ALBANY, Aug. 4. -- The restoration of the north central section of the Capitol is well under way, with prospects of its completion by Fall. The work was begun none too soon, for bad workmanship, together with frost disintegrations, had rendered six of the granite dormer windows and the heavy stone balustrade at the base of the steep roof over the Assembly Chamber unsafe, and the mass was ready to fall apart. These have been reset and made secure.
One of the greatest defects was found in the construction of the gutters. These were carved out of granite and the joints cemented. By degrees the water worked its way through the cementing, and as a result the walls were damp continually and frescos and expensive decorations were ruined. Commissioner Perry had just finished lining all the gutters with copper, and hopes thereby to preserve the walls from further damage. When he constructed the west end the gutters of it were all protected with copper.
The big chimneypieces in the Senate Chamber contained flues 8 inches square. These have been enlarged during the Summer to openings 18 inches by five feet. These, it is considered, will be sufficient to remove the vitiated air from the chamber and keep it pure. In other parts of the building the smoke flues have been enlarged and ventilating ducts and shafts cut in the solid masonry floors and walls, measuring from 8 to 10 inches to 5 by 6 feet. There was heretofore almost an entire absence of any ventilation.

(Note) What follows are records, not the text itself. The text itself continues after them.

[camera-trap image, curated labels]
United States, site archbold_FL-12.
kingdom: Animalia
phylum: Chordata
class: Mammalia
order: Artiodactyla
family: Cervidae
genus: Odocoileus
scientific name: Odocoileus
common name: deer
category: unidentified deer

The golden corridor, whose beauties were extolled during the early life of the Capitol, remains only in memory. Its space, with a little of that which was in the room originally set apart for the Court of Appeals, has been made into six spacious committee rooms. The corridor on the second floor floor north was broken by the old Court of Appeals room. Now it is carried continuously from east to west ends of the building.

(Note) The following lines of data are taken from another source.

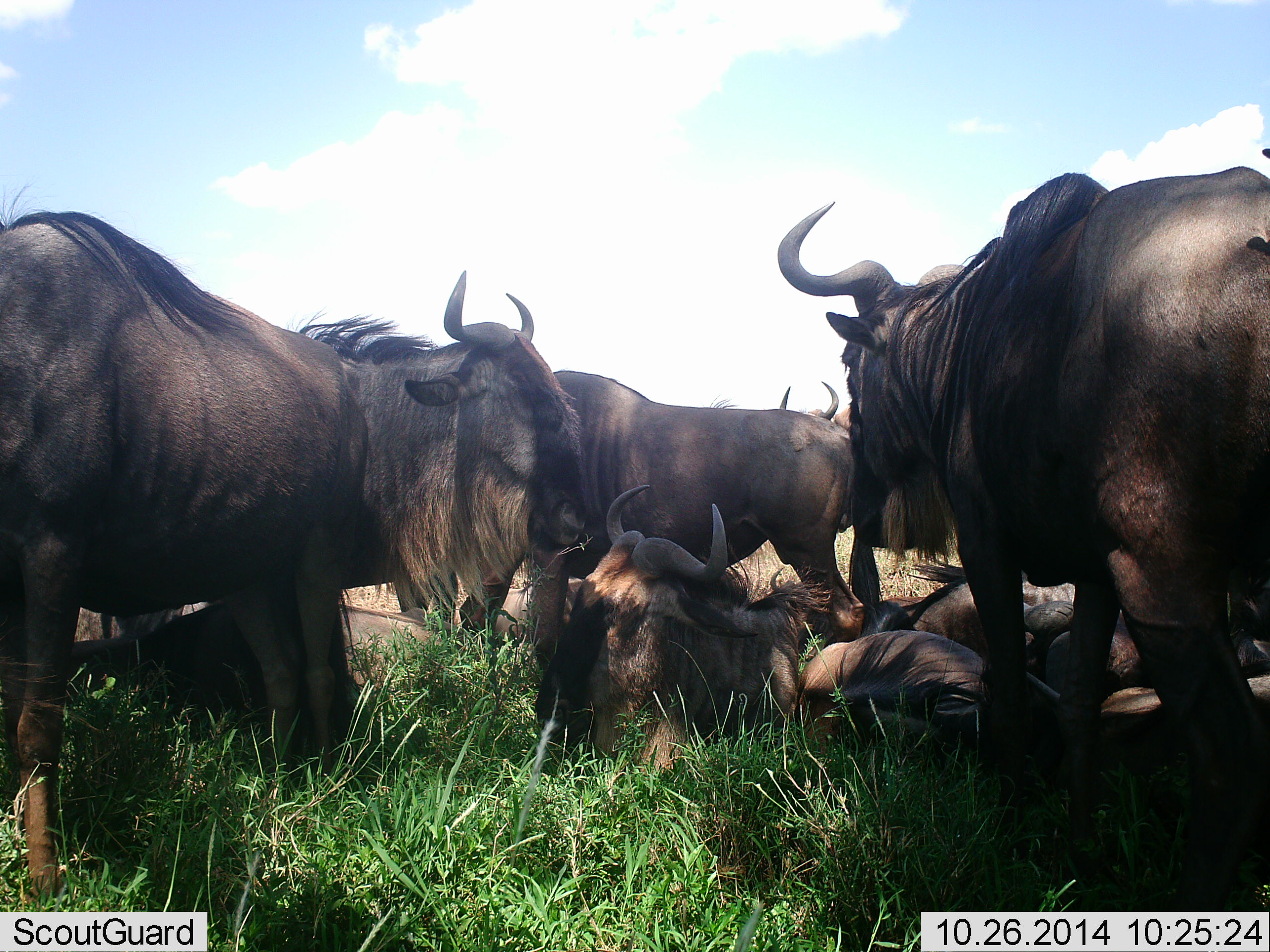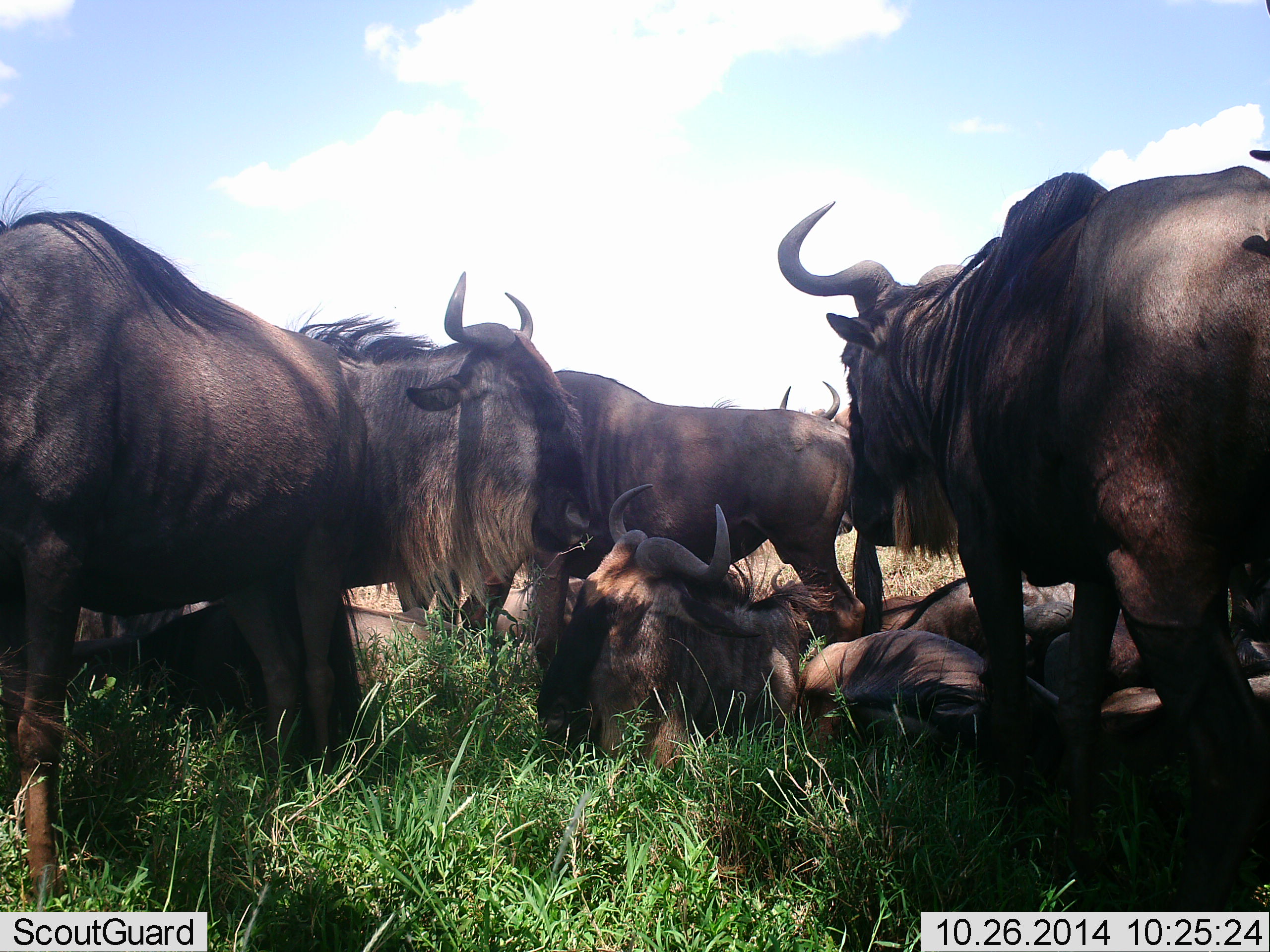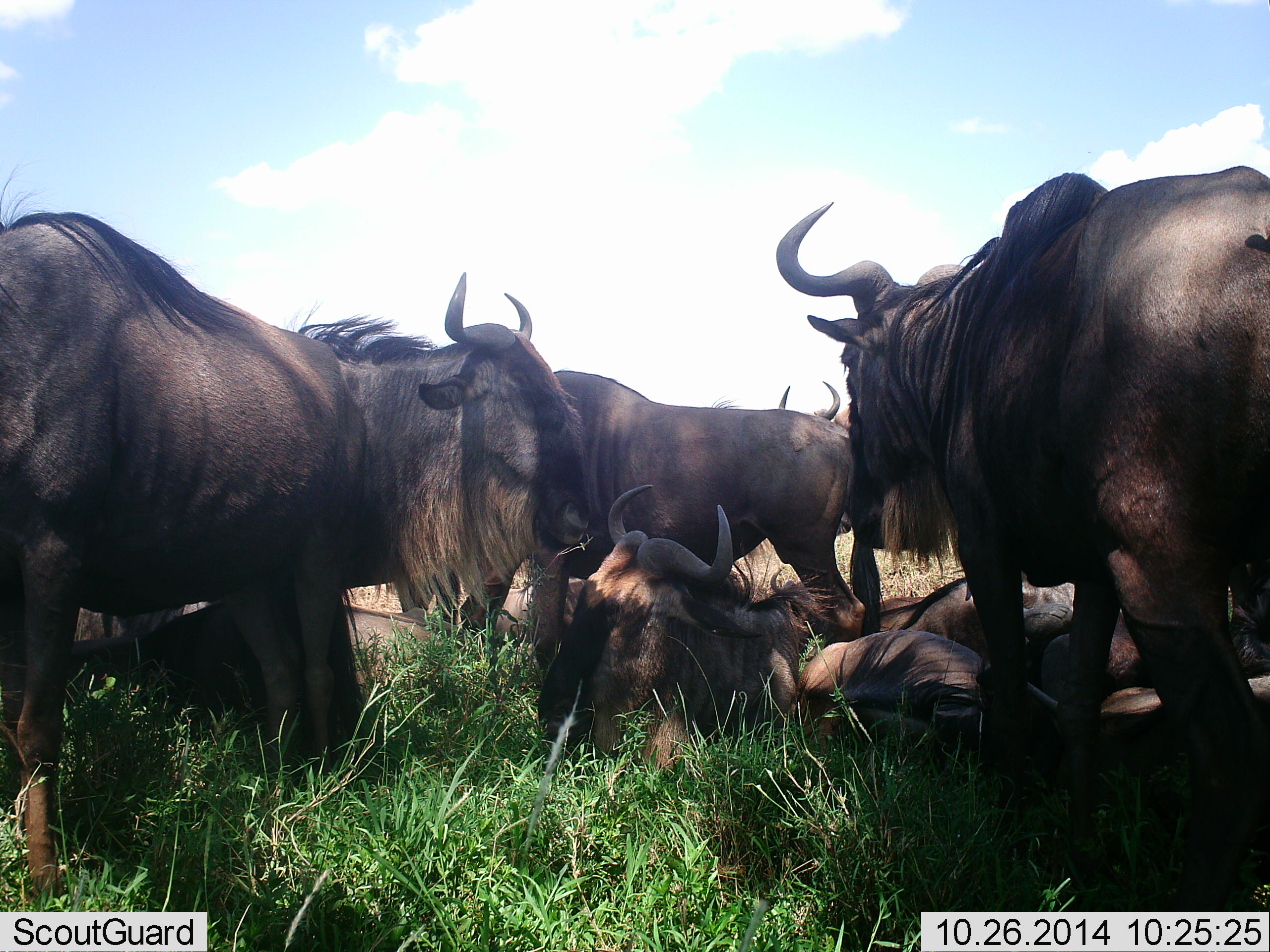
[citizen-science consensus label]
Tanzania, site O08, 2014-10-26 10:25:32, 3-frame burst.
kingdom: Animalia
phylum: Chordata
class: Mammalia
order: Artiodactyla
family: Bovidae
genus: Connochaetes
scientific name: Connochaetes taurinus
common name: blue wildebeest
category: wildebeest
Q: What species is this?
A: Wildebeest (blue wildebeest) (Connochaetes taurinus).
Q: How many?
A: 9.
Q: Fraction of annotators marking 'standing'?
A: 90%.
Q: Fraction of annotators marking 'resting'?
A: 90%.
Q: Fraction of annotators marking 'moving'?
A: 0%.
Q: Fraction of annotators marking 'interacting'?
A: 10%.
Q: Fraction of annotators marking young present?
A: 0%.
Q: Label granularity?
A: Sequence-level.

In the execution of this work, which necessitated the tearing away of many hundred cubic feet of masonry, two discoveries were made. One was that the wall on the north side of the open court was never "tied." Experts who examined this wall at different times gave decisions that it was forced out by the pressure of the original stone ceiling of the Assembly Chamber. This proved to be not the fact. Now that the fractured work has been removed, it is shown that the wall was crowded out by the great east and west walls of the Assembly Chamber, which stands at right angles. These walls extended from the big arches in the golden corridor up to and on a line with the roof trusses.
It is evident that the weight of these walls was so great as to compress the arches, and thereby force the walls out. Four large wrought-iron tie rods extending through the granite wall of the court and connected with the four great plate girders which carry the Assembly floor, will hereafter hold the wall in position without doubt.